* **AIM**: Reproduce word for word the lines from the one containing "Here are your" through the end of the lines below, including both ends.
>> BEGIN
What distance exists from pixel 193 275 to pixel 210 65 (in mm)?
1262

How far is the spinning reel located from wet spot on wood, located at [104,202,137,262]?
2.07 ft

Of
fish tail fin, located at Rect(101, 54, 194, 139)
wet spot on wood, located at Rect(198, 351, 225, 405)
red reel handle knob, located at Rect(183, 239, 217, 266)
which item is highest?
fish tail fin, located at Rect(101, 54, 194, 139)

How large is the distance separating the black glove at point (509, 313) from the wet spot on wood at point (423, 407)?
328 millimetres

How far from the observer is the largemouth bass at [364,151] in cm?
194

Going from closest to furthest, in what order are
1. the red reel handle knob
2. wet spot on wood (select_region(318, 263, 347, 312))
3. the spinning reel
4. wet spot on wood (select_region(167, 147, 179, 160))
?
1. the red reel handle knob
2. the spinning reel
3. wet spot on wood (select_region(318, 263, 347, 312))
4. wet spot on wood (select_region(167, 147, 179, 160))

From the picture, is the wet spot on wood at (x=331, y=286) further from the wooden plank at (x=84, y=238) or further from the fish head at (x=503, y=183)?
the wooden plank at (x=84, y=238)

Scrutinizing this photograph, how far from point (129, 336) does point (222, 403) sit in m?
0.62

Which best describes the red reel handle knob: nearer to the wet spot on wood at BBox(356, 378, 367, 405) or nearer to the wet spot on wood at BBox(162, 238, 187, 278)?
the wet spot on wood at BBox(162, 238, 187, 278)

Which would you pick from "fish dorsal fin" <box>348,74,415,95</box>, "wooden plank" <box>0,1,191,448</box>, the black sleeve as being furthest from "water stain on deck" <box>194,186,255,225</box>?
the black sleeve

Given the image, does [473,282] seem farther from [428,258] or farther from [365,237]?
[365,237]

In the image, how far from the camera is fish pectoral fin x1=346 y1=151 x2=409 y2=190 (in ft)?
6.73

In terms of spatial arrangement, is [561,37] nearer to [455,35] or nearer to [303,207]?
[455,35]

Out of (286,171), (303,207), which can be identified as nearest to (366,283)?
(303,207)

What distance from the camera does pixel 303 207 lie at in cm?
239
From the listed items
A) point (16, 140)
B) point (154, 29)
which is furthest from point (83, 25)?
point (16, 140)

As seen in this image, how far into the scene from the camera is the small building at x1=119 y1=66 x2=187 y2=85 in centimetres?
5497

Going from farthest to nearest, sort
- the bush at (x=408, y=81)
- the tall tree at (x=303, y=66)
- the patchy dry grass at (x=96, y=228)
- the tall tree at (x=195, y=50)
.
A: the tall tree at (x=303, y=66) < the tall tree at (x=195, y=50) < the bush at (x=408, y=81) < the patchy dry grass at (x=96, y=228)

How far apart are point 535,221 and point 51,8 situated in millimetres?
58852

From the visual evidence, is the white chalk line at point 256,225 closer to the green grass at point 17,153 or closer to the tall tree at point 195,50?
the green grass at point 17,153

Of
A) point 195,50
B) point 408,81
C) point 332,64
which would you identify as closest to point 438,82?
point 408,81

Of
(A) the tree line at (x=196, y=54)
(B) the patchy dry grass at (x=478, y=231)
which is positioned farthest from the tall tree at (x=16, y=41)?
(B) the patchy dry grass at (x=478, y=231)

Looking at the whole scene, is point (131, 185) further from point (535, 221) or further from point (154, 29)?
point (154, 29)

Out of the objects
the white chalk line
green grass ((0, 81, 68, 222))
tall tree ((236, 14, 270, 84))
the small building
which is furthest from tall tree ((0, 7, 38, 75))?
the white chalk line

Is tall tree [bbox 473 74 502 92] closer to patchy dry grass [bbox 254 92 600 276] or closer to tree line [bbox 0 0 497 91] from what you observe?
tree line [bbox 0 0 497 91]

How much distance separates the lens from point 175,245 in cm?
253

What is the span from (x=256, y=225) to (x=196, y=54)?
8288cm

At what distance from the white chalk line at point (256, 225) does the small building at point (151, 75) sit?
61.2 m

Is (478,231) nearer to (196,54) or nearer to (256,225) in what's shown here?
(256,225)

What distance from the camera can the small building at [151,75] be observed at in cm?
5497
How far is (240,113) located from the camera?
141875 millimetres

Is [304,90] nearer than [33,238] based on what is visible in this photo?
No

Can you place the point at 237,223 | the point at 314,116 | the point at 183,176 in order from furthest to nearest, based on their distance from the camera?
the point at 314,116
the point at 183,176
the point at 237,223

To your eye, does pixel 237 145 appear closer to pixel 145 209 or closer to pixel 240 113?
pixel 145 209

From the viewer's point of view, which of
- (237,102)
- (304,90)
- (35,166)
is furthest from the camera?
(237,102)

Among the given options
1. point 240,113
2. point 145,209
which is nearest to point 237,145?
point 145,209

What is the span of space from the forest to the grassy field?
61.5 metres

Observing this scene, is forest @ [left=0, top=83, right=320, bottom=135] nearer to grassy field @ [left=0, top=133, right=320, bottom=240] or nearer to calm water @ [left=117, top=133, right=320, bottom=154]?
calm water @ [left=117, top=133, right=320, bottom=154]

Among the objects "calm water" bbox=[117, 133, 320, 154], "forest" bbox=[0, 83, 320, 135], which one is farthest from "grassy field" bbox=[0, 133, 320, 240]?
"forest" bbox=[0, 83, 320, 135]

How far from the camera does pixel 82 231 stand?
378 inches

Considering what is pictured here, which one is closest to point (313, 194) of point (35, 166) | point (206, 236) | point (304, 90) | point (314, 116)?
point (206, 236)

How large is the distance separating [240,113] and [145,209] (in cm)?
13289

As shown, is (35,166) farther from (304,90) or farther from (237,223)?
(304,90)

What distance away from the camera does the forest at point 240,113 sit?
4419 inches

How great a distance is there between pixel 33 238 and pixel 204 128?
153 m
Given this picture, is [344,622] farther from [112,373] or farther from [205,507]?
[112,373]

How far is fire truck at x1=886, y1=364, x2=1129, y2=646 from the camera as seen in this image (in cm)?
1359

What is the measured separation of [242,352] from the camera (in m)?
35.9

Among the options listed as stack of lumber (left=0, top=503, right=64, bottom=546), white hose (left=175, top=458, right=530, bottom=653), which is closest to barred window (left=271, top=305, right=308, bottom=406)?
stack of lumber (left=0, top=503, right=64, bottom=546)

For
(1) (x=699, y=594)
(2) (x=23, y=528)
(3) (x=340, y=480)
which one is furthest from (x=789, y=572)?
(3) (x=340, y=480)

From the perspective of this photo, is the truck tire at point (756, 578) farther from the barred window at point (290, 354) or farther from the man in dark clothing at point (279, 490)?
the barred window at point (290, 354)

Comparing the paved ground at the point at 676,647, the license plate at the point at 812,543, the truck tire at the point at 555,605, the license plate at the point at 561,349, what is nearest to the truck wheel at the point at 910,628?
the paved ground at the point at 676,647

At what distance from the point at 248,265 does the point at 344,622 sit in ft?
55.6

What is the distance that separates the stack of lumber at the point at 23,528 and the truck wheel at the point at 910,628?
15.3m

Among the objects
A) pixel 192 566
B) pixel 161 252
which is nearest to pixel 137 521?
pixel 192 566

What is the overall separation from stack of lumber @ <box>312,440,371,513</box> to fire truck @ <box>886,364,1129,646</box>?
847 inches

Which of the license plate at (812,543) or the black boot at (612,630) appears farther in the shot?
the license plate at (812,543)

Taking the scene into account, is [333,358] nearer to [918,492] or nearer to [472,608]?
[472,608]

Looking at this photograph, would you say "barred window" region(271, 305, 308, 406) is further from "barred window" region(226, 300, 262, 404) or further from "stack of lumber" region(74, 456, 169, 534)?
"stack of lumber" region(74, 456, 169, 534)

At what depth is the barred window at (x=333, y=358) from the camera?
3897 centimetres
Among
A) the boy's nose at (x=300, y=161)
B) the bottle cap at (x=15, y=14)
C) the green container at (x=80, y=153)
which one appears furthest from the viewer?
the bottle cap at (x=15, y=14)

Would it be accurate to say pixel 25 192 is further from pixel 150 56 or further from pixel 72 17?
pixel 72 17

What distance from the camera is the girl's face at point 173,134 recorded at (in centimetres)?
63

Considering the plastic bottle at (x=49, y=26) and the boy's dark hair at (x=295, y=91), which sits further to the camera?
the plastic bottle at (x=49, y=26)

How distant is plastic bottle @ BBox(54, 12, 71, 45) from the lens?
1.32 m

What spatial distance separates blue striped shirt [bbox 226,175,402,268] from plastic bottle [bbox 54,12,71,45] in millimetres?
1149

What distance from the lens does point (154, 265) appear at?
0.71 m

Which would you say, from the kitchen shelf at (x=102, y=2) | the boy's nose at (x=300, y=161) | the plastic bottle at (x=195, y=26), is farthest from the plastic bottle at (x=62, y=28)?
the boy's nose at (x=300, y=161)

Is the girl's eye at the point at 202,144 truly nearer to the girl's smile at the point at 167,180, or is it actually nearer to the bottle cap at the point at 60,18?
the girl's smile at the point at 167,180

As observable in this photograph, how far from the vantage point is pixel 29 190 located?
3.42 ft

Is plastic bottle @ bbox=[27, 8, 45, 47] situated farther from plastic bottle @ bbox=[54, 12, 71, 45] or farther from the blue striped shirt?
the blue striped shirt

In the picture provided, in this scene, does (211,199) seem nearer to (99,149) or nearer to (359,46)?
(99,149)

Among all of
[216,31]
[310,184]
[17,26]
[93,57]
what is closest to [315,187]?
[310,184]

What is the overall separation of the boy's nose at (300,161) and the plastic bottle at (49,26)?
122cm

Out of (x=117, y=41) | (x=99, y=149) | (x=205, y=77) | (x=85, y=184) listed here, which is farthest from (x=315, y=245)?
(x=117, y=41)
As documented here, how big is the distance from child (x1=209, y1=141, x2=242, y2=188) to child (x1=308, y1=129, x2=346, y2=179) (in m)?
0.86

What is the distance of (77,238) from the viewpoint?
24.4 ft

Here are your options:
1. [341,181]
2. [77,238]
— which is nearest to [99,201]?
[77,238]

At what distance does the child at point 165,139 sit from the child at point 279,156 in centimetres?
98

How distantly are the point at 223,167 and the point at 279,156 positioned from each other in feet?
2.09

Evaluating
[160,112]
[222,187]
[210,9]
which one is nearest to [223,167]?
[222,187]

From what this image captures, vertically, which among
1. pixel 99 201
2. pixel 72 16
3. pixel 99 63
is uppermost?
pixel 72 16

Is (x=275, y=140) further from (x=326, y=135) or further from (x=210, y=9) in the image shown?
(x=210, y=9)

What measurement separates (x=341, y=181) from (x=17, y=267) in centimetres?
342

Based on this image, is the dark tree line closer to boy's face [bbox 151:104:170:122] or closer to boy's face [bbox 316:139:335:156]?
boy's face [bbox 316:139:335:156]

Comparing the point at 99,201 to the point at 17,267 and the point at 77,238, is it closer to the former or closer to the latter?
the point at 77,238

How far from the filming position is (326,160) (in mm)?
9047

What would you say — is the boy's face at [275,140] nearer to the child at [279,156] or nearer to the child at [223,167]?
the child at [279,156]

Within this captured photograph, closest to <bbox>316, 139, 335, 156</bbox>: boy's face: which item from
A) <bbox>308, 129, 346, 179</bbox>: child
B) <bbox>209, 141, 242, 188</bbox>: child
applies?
>> END
* **FULL SOLUTION**:
Here are your options:
1. [341,181]
2. [77,238]
— which is nearest to [99,201]?
[77,238]

At what distance does the child at point 165,139 sit from the child at point 279,156 in centimetres?
98

How distantly are the point at 223,167 and the point at 279,156 positioned from each other in feet?
2.09

Evaluating
[160,112]
[222,187]
[210,9]
which one is nearest to [223,167]?
[222,187]

From what this image captures, vertically, which among
1. pixel 99 201
2. pixel 72 16
3. pixel 99 63
is uppermost?
pixel 72 16

Is (x=275, y=140) further from (x=326, y=135) or further from (x=210, y=9) in the image shown?
(x=210, y=9)

What measurement separates (x=341, y=181) from (x=17, y=267) in centimetres?
342

Based on this image, is the dark tree line closer to boy's face [bbox 151:104:170:122] or closer to boy's face [bbox 316:139:335:156]?
boy's face [bbox 316:139:335:156]

Comparing the point at 99,201 to the point at 17,267 and the point at 77,238, is it closer to the former or closer to the latter?
the point at 77,238

How far from the filming position is (326,160) (in mm)?
9047

What would you say — is the boy's face at [275,140] nearer to the child at [279,156] or nearer to the child at [223,167]?
the child at [279,156]

Within this captured photograph, closest to <bbox>316, 139, 335, 156</bbox>: boy's face: which item from
A) <bbox>308, 129, 346, 179</bbox>: child
B) <bbox>209, 141, 242, 188</bbox>: child
applies?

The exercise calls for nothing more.